Half-past four struck as I completed my third turn round the iron railing surrounding the monument; and I was obliged to leave the chef-d’oeuvre of my compatriot Falconnet, unless I liked to run the risk of losing my place at table.
St. Petersburg is the finest provincial town I know.
The news of my arrival had already got about, thanks to my fellow traveller; and as he could say nothing about me except that I was posting and that at any rate I was not a dancing master, the news had disconcerted the little French professional colony. Each displayed the same anxiety that my piroutte dancer had shown, fearful lest I should turn out to be a competitor or a rival.
So my entry into the dining-room was the cause of a general commotion among the honourable guests at the table d’hôte, who nearly all belonged to the colony, and every one tried to find out to which profession I belonged by studying my appearance and my manners. Now this required an unusual degree of perspicacity, for I simply bowed and sat down.
During soup, thanks to the demands of hunger and the respect due to a stranger, I maintained my incognito. But after the joint, curiosity could no longer be restrained, and my neighbour on the right opened the attack.
“A stranger in St. Petersburg, I think, Sir?” said he, passing his glass to me and bowing.
“I arrived last night,” I answered, filling his glass and likewise bowing.
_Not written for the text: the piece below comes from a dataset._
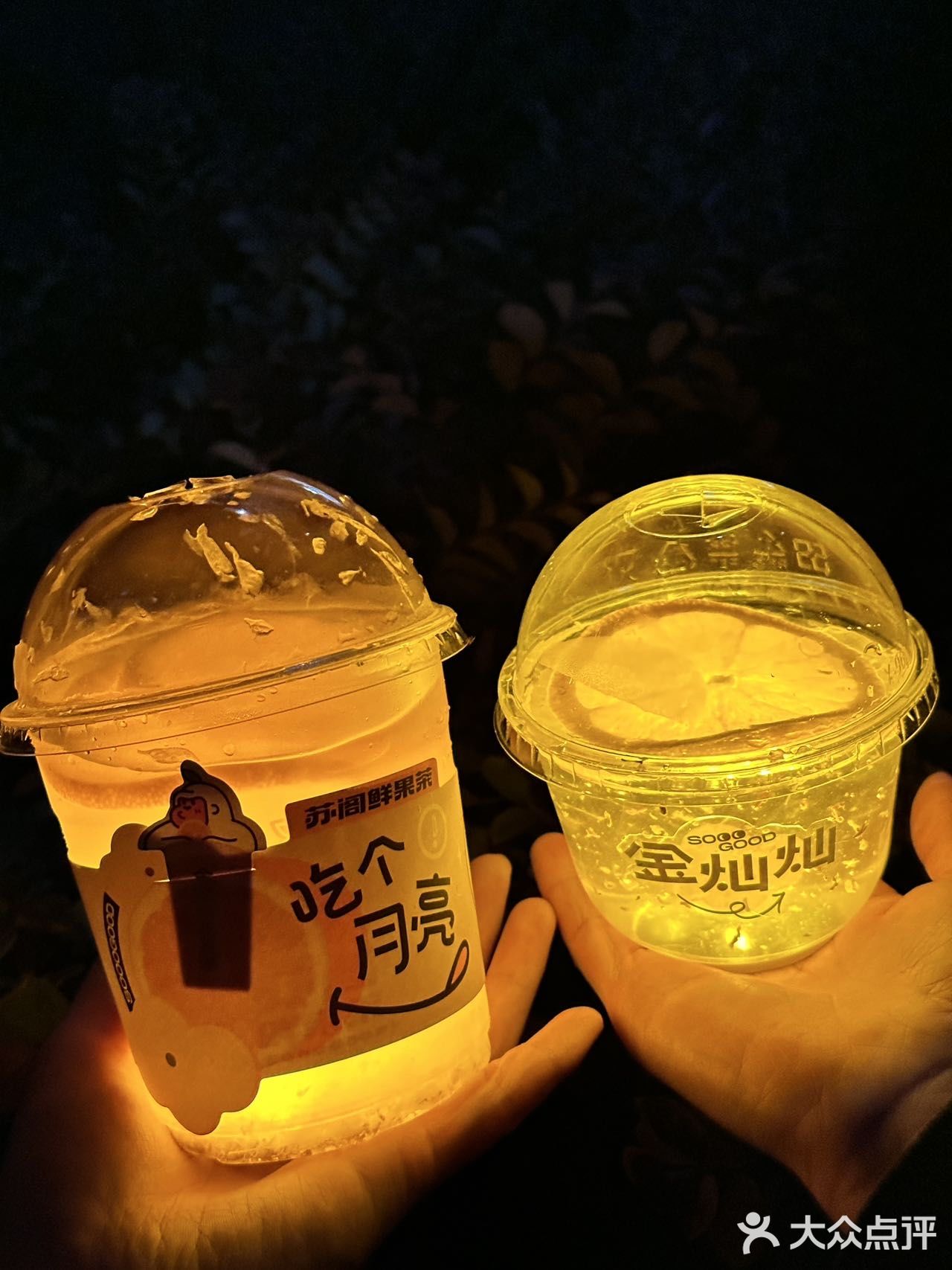 南昌首家会发光的奶茶 秋天第一杯奶茶就它了吧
“Are you a fellow countryman, Sir?” said my left hand neighbour in a tone of assumed friendship.
“I don’t know, Sir. I am a Parisian.”
“And I belong to Tours, the garden of France, where the purest French is spoken, as no doubt you are aware. So I came to St. Petersburg to be an Utchitel.”
“Excuse me, Sir,” said I, turning to my right hand neighbour, “but can you tell me what an Utchitel is?”
“A dealer in participles,” replied my neighbour, in a most contemptuous manner.
“You have not come in the same capacity, I hope,” interrupted the gentleman from Tours, “otherwise I would give you a piece of friendly advice and that is to return to France as quickly as possible.”
“Why?”
“Because the recent fair for schoolmasters at Moscow has been a failure.”
“The fair for schoolmasters? “I cried in bewilderment.
“Yes, Sir. Don’t you know that poor Monsieur Le Duc has lost half his business this season?”
“Sir,” said I, again appealing to the gentleman on my right, “may I be allowed to inquire who and what this Monsieur Le Duc is?”
“A worthy restaurant keeper, Sir, who has an agency for tutors, whom he lodges and charges according to their attainments. During the two great Russian festivals at Easter and Christmas, when the gentry are accustomed to repair to the capital, he opens his agency and claims a commission in addition to the charges which he makes for obtaining a situation for a tutor. Well, this year a third of his clients are still on his hands, and a sixth of those whom he had despatched into the country have been returned to him, so the poor fellow is almost bankrupt.”
“Really.”
“You see, Sir,” answered the Utchitel, “if you are here with the idea of taking pupils, you have hit on an unlucky moment, since gentlemen born in Touraine, that is in the province where the best French is spoken, find it hard to get a berth.”
“You need not disturb yourself on my account,” I replied; “I belong to a totally different profession.”
“Sir,” said my opposite neighbour, addressing me across the table with a Bordeaux accent of the most pronounced kind, “if you are a wine-merchant, it is only fair to tell you, it is a pitiful trade, no good at all.”